Saved data entries
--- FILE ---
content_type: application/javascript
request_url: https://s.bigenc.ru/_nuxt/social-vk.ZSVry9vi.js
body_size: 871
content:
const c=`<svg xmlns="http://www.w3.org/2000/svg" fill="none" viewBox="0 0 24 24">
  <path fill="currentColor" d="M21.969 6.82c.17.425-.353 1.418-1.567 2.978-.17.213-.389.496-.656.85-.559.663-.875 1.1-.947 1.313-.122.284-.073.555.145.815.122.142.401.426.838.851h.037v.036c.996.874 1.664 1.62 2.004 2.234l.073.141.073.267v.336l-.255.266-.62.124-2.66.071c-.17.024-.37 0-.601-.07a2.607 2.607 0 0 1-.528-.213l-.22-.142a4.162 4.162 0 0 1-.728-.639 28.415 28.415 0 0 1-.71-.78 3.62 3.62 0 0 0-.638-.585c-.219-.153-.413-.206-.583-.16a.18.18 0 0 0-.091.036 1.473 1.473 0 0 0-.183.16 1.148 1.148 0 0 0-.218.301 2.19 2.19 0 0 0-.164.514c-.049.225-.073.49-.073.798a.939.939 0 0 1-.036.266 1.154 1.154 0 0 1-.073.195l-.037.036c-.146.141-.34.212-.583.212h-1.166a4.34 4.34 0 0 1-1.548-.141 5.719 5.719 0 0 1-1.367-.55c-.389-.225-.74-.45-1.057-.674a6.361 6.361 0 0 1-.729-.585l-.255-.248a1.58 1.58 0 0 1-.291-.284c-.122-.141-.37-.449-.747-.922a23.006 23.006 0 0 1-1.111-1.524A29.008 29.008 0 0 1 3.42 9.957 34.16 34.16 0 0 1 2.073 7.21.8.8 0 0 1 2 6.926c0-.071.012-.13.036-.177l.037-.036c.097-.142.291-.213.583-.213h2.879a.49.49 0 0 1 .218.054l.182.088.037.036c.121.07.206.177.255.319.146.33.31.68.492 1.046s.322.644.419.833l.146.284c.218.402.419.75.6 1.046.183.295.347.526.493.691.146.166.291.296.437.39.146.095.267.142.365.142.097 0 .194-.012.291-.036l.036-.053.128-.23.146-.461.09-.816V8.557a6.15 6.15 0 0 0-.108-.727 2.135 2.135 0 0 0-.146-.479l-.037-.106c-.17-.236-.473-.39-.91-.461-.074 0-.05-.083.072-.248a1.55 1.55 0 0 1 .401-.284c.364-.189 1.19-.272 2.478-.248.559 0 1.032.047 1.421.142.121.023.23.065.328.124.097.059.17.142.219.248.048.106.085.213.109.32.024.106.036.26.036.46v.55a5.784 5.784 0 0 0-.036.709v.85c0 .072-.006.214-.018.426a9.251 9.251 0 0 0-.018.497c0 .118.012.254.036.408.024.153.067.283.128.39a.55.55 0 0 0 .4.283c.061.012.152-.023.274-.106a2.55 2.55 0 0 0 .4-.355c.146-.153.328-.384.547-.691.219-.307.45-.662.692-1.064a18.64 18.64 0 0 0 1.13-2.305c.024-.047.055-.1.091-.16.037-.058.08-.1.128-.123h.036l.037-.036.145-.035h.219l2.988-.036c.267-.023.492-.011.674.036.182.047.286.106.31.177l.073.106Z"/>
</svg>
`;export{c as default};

- _ACTION ITEM_
Print the data word for word.

- _RESULT FOR THIS TASK_
--- FILE ---
content_type: application/javascript
request_url: https://s.bigenc.ru/_nuxt/social-vk.ZSVry9vi.js
body_size: 871
content:
const c=`<svg xmlns="http://www.w3.org/2000/svg" fill="none" viewBox="0 0 24 24">
  <path fill="currentColor" d="M21.969 6.82c.17.425-.353 1.418-1.567 2.978-.17.213-.389.496-.656.85-.559.663-.875 1.1-.947 1.313-.122.284-.073.555.145.815.122.142.401.426.838.851h.037v.036c.996.874 1.664 1.62 2.004 2.234l.073.141.073.267v.336l-.255.266-.62.124-2.66.071c-.17.024-.37 0-.601-.07a2.607 2.607 0 0 1-.528-.213l-.22-.142a4.162 4.162 0 0 1-.728-.639 28.415 28.415 0 0 1-.71-.78 3.62 3.62 0 0 0-.638-.585c-.219-.153-.413-.206-.583-.16a.18.18 0 0 0-.091.036 1.473 1.473 0 0 0-.183.16 1.148 1.148 0 0 0-.218.301 2.19 2.19 0 0 0-.164.514c-.049.225-.073.49-.073.798a.939.939 0 0 1-.036.266 1.154 1.154 0 0 1-.073.195l-.037.036c-.146.141-.34.212-.583.212h-1.166a4.34 4.34 0 0 1-1.548-.141 5.719 5.719 0 0 1-1.367-.55c-.389-.225-.74-.45-1.057-.674a6.361 6.361 0 0 1-.729-.585l-.255-.248a1.58 1.58 0 0 1-.291-.284c-.122-.141-.37-.449-.747-.922a23.006 23.006 0 0 1-1.111-1.524A29.008 29.008 0 0 1 3.42 9.957 34.16 34.16 0 0 1 2.073 7.21.8.8 0 0 1 2 6.926c0-.071.012-.13.036-.177l.037-.036c.097-.142.291-.213.583-.213h2.879a.49.49 0 0 1 .218.054l.182.088.037.036c.121.07.206.177.255.319.146.33.31.68.492 1.046s.322.644.419.833l.146.284c.218.402.419.75.6 1.046.183.295.347.526.493.691.146.166.291.296.437.39.146.095.267.142.365.142.097 0 .194-.012.291-.036l.036-.053.128-.23.146-.461.09-.816V8.557a6.15 6.15 0 0 0-.108-.727 2.135 2.135 0 0 0-.146-.479l-.037-.106c-.17-.236-.473-.39-.91-.461-.074 0-.05-.083.072-.248a1.55 1.55 0 0 1 .401-.284c.364-.189 1.19-.272 2.478-.248.559 0 1.032.047 1.421.142.121.023.23.065.328.124.097.059.17.142.219.248.048.106.085.213.109.32.024.106.036.26.036.46v.55a5.784 5.784 0 0 0-.036.709v.85c0 .072-.006.214-.018.426a9.251 9.251 0 0 0-.018.497c0 .118.012.254.036.408.024.153.067.283.128.39a.55.55 0 0 0 .4.283c.061.012.152-.023.274-.106a2.55 2.55 0 0 0 .4-.355c.146-.153.328-.384.547-.691.219-.307.45-.662.692-1.064a18.64 18.64 0 0 0 1.13-2.305c.024-.047.055-.1.091-.16.037-.058.08-.1.128-.123h.036l.037-.036.145-.035h.219l2.988-.036c.267-.023.492-.011.674.036.182.047.286.106.31.177l.073.106Z"/>
</svg>
`;export{c as default};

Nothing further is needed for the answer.